=== Task instructions ===
For this exercise, write out exactly the lines of the material from the one containing "family: Bovidae" through the end, both ends included, and nothing more.
(Material provided begins)
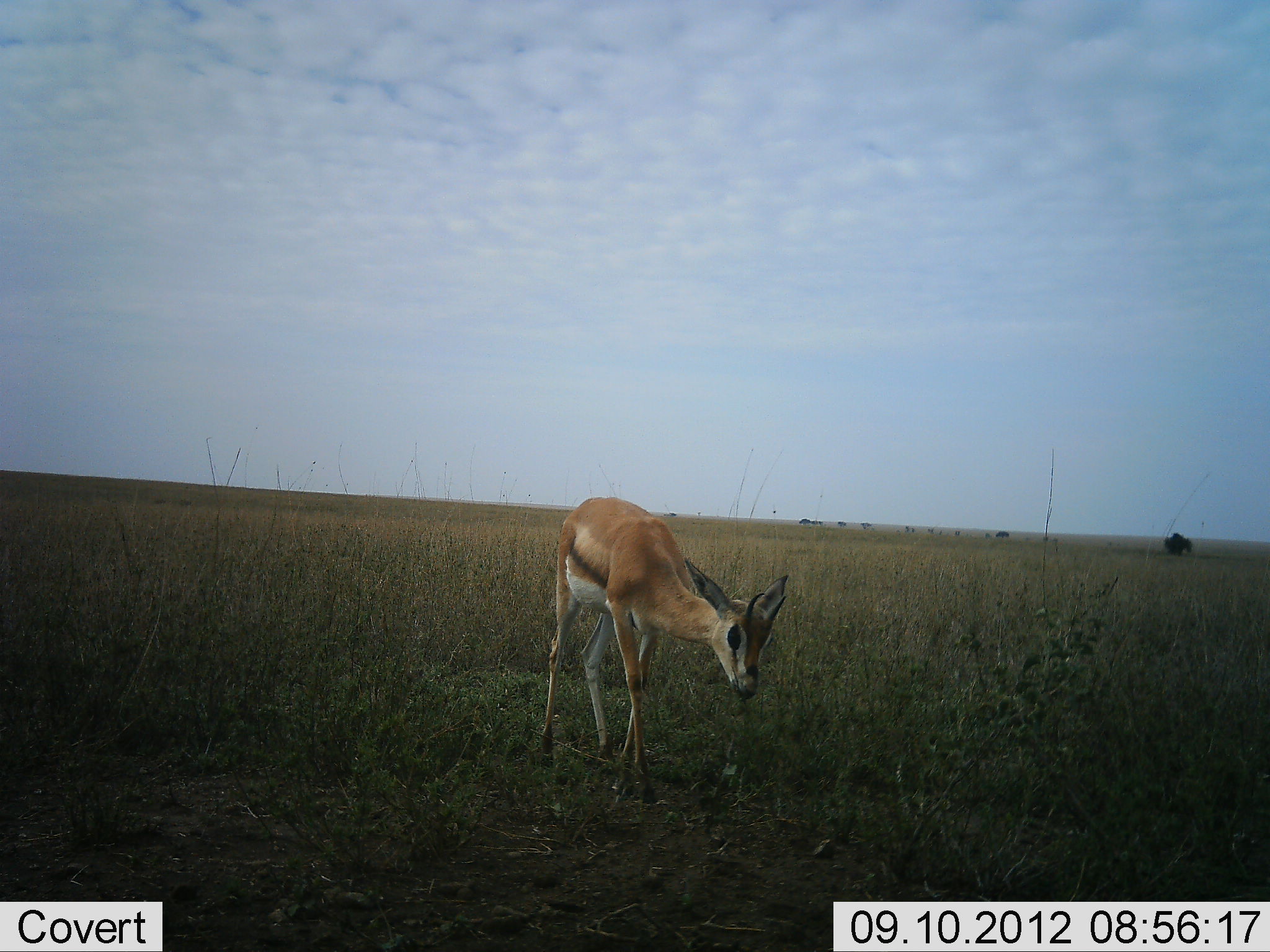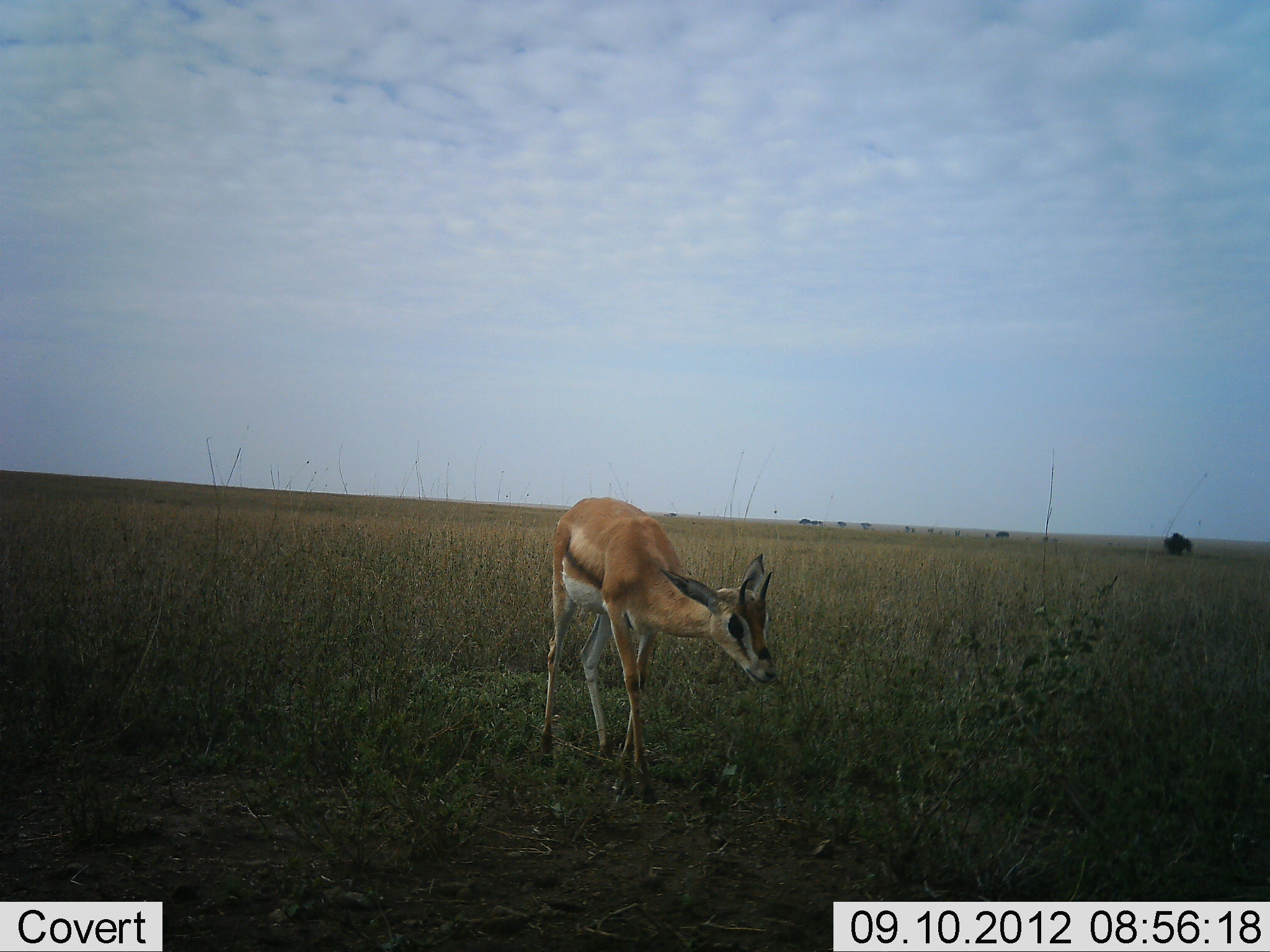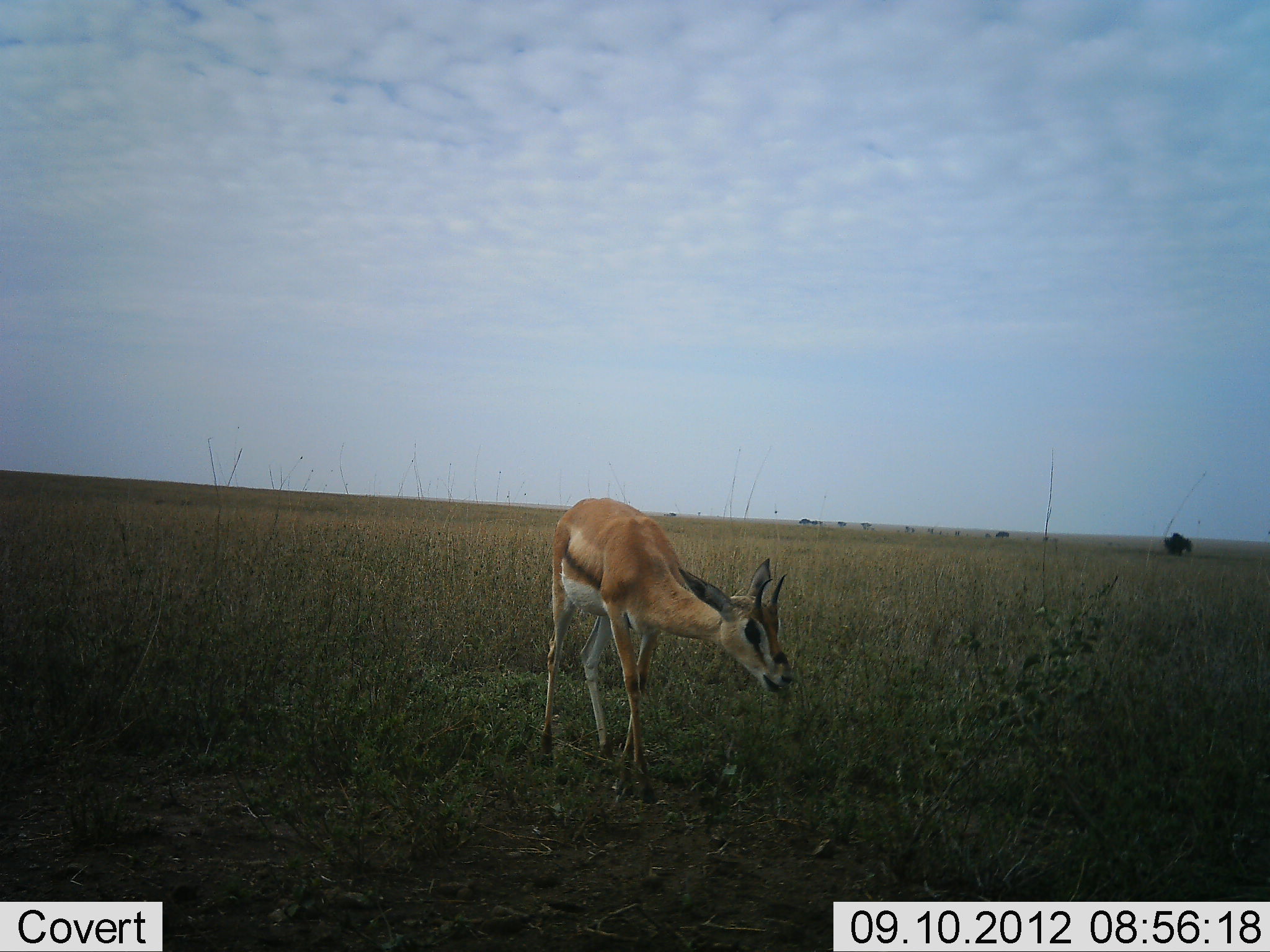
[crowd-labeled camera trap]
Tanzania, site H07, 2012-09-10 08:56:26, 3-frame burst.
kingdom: Animalia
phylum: Chordata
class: Mammalia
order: Artiodactyla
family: Bovidae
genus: Nanger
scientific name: Nanger granti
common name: grant's gazelle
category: gazellegrants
Gazellegrants (grant's gazelle) (Nanger granti), count 1. Behavior (volunteer vote fractions): standing 20%, resting 0%, moving 0%, interacting 0%. Young present (vote fraction): 0%. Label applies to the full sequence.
(Material provided ends)
=== Final answer ===
family: Bovidae
genus: Nanger
scientific name: Nanger granti
common name: grant's gazelle
category: gazellegrants
Gazellegrants (grant's gazelle) (Nanger granti), count 1. Behavior (volunteer vote fractions): standing 20%, resting 0%, moving 0%, interacting 0%. Young present (vote fraction): 0%. Label applies to the full sequence.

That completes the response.